The captions on two front page pictures in today’s WaPo tell a lot about the obliviousness of MainStream Media and of governance practitioners.

Under the picture of the New Wilson Bridge Span the caption reads:

“The new Woodrow Wilson Bridge, a project almost 20 years in the making, is opened to the media in advance of an official gala ceremony next Thursday. The 1.1. mile-long span will begin carrying traffic early next month and is expected eventually to ease some of the region’s worst congestion – at least for a while.”

First, credit where credit is due: The caption and the story correctly notes that this 2.44-billion (that is a “B”) dollar “solution” is only temporary. The story focus is on the upcoming “celebration” and self-congratulations by governance practitioners and their contractors. The caption (and the story) provides no clue about the overarching cause of the traffic congestion that makes this bridge only a temporary fix. See “Self Delusion and Fraud,” 7 June 2004 at db4.dev.baconsrebellion.com

Under the picture of a verdant yard the caption reads:

“Sean Kelley kisses his wife, Shannon (a Charles County Commissioner), goodbye before going off to work (in a car), while James P. Gates prepares to pump out the septic tank at their La Plata home.”

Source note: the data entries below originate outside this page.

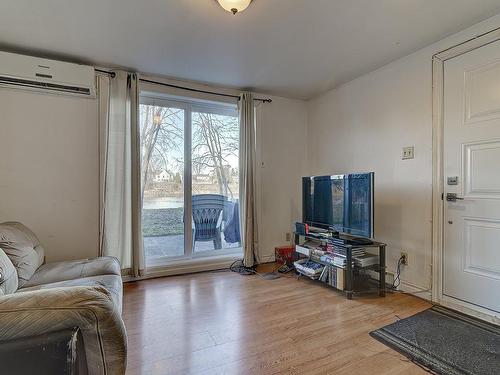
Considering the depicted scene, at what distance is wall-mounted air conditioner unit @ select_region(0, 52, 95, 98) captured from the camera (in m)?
2.47

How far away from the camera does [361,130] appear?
3.24 metres

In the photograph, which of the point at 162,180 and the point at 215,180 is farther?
the point at 215,180

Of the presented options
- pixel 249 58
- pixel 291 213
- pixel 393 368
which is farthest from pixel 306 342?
pixel 249 58

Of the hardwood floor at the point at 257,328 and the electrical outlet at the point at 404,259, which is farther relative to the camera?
the electrical outlet at the point at 404,259

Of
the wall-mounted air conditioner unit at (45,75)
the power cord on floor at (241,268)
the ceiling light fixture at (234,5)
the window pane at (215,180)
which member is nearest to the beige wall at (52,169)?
the wall-mounted air conditioner unit at (45,75)

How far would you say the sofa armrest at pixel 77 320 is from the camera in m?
0.79

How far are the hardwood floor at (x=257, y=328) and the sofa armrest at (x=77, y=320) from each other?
88cm

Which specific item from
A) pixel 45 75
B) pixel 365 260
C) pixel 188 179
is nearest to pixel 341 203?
pixel 365 260

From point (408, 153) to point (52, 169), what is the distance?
3.65 meters

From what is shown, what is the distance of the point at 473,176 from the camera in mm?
2225

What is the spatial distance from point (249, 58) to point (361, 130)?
5.15ft

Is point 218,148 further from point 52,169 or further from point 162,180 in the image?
point 52,169

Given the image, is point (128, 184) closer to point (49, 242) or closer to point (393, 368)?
point (49, 242)

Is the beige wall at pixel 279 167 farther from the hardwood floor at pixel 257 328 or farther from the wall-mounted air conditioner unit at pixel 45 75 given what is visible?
the wall-mounted air conditioner unit at pixel 45 75
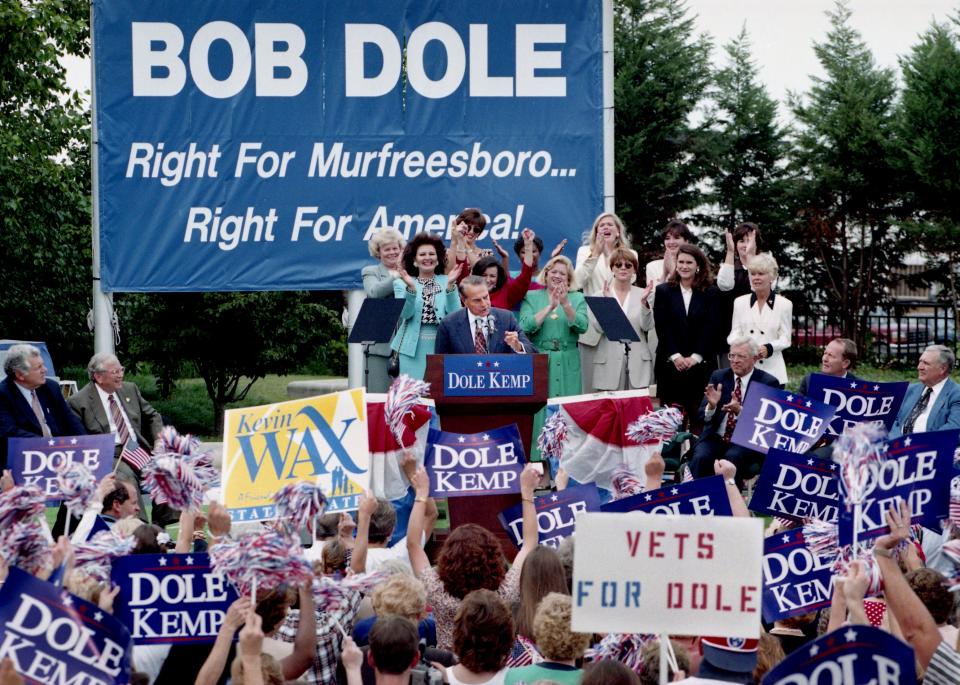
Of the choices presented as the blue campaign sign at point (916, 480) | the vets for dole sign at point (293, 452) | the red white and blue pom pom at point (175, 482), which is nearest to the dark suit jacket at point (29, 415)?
the vets for dole sign at point (293, 452)

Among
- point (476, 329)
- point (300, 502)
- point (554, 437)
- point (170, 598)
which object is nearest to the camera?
point (170, 598)

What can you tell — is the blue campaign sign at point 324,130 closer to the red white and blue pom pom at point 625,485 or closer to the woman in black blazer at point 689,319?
the woman in black blazer at point 689,319

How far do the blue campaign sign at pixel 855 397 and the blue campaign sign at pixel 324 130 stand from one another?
5964 millimetres

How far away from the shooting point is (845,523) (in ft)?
18.4

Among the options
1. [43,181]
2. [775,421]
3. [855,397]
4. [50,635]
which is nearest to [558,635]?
[50,635]

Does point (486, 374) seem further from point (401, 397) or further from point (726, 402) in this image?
point (726, 402)

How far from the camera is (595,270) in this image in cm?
1211

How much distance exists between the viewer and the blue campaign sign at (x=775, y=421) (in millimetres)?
8438

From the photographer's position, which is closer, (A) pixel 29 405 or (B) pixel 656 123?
(A) pixel 29 405

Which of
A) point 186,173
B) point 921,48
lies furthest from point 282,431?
point 921,48

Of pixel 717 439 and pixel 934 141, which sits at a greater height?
pixel 934 141

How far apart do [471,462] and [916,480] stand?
8.84ft

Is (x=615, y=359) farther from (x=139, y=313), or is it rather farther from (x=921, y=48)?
(x=921, y=48)

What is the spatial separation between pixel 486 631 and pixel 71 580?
62.1 inches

The Page 1 story is about unsuspecting home-owners (including County Commissioners) coming to the realization that at low density one cannot just flush and forget. It is also about citizen education concerning a major source of groundwater contamination. Unfortunately the story is laced with Core Confusing words. See three columns on vocabulary starting with “The Foundation of Babble,” 28 November 2005 at db4.dev.baconsrebellion.com

There is no indication anywhere in the story about the overarching connection between septic tanks, driving to work and subregional traffic congestion. The nexus is, of course, dysfunctional human settlement pattern.

Based on these front page stories it can be predicted that had WaPo been publishing in Florence during the spring of 1348 it would have run two stories during May. One about workers on a new bridge across the Arno becoming sick and dying in alarming numbers and another story (deemed to be unrelated to the first by the editors) about an infestation of rats on the docks at Pisa where dock workers had died earlier in the year.

In 1348 there was little knowledge about the cause of the disease that later would be known as “The Black Death.”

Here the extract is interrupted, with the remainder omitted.